Personal information
- Born: 5 December 1997 (age 28)
- Height: 188 cm (6 ft 2 in)

Sport
- Country: Canada
- Sport: Wrestling
- Weight class: 97 kg

Medal record
Men's freestyle wrestling
Representing Canada
Pan American Championships
| Bronze medal – third place | 2025 Monterrey | 97 kg |
Pan American Games
| Bronze medal – third place | 2023 Santiago | 97 kg |
Commonwealth Games
| Gold medal – first place | 2022 Birmingham | 97 kg |

= Nishan Randhawa =

Canadian freestyle wrestler

Nishan Singh Randhawa (born 5 December 1997) is a Canadian freestyle wrestler. He won one of the bronze medals in men's 97 kg event at the 2023 Pan American Games held in Santiago, Chile.

==Career==
He participated in the 2022 Commonwealth Games in the wrestling competition, being awarded the gold medal in the men's freestyle 97 kg event.

He competed in the 97 kg event at the 2022 World Wrestling Championships held in Belgrade, Serbia.

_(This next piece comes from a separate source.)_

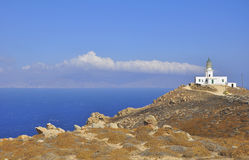 Lone lighthouse on the hillside near the sea Stock Photography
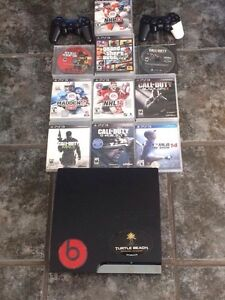 PS3 Console w 2 controllers and 10 games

In 2024, Randhawa competed at the Pan American Wrestling Olympic Qualification Tournament held in Acapulco, Mexico hoping to qualify for the 2024 Summer Olympics in Paris, France. He was eliminated in his first match. Randhawa also competed at the 2024 World Wrestling Olympic Qualification Tournament held in Istanbul, Turkey without qualifying for the Olympics.

==Personal life==
Randhawa is of Punjabi sikh descent.